* [What you should do] Nothing should differ between your output and the entries below.

* [Records to use]
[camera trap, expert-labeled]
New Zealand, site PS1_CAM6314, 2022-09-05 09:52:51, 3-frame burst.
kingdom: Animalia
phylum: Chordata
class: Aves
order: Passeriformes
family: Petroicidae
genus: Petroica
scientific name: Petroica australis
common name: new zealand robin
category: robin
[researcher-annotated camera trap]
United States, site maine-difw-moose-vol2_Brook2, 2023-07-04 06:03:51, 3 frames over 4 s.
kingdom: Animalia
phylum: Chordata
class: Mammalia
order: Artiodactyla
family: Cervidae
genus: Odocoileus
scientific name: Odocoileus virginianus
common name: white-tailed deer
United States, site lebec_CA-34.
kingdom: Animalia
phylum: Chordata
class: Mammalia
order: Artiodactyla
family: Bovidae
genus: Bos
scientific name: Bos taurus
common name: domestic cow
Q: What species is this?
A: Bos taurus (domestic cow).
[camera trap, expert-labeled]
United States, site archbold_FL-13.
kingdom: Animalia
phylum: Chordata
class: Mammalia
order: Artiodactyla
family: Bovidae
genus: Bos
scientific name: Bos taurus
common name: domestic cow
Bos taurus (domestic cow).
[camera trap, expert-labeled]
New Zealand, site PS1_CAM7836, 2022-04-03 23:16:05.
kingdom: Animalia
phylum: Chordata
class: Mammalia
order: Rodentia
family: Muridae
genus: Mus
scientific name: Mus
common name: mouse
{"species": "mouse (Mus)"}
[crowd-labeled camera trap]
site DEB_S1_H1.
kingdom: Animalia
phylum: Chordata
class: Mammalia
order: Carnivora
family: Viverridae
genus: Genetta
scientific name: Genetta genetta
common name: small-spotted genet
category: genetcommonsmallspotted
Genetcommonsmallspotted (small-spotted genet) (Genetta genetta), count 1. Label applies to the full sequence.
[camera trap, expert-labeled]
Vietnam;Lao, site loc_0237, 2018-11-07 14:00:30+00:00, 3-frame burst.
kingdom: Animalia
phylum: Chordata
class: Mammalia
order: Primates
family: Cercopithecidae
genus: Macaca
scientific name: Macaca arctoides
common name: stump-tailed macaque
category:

* [Answer to the exercise]
[camera trap, expert-labeled]
New Zealand, site PS1_CAM6314, 2022-09-05 09:52:51, 3-frame burst.
kingdom: Animalia
phylum: Chordata
class: Aves
order: Passeriformes
family: Petroicidae
genus: Petroica
scientific name: Petroica australis
common name: new zealand robin
category: robin
[researcher-annotated camera trap]
United States, site maine-difw-moose-vol2_Brook2, 2023-07-04 06:03:51, 3 frames over 4 s.
kingdom: Animalia
phylum: Chordata
class: Mammalia
order: Artiodactyla
family: Cervidae
genus: Odocoileus
scientific name: Odocoileus virginianus
common name: white-tailed deer
United States, site lebec_CA-34.
kingdom: Animalia
phylum: Chordata
class: Mammalia
order: Artiodactyla
family: Bovidae
genus: Bos
scientific name: Bos taurus
common name: domestic cow
Q: What species is this?
A: Bos taurus (domestic cow).
[camera trap, expert-labeled]
United States, site archbold_FL-13.
kingdom: Animalia
phylum: Chordata
class: Mammalia
order: Artiodactyla
family: Bovidae
genus: Bos
scientific name: Bos taurus
common name: domestic cow
Bos taurus (domestic cow).
[camera trap, expert-labeled]
New Zealand, site PS1_CAM7836, 2022-04-03 23:16:05.
kingdom: Animalia
phylum: Chordata
class: Mammalia
order: Rodentia
family: Muridae
genus: Mus
scientific name: Mus
common name: mouse
{"species": "mouse (Mus)"}
[crowd-labeled camera trap]
site DEB_S1_H1.
kingdom: Animalia
phylum: Chordata
class: Mammalia
order: Carnivora
family: Viverridae
genus: Genetta
scientific name: Genetta genetta
common name: small-spotted genet
category: genetcommonsmallspotted
Genetcommonsmallspotted (small-spotted genet) (Genetta genetta), count 1. Label applies to the full sequence.
[camera trap, expert-labeled]
Vietnam;Lao, site loc_0237, 2018-11-07 14:00:30+00:00, 3-frame burst.
kingdom: Animalia
phylum: Chordata
class: Mammalia
order: Primates
family: Cercopithecidae
genus: Macaca
scientific name: Macaca arctoides
common name: stump-tailed macaque
category:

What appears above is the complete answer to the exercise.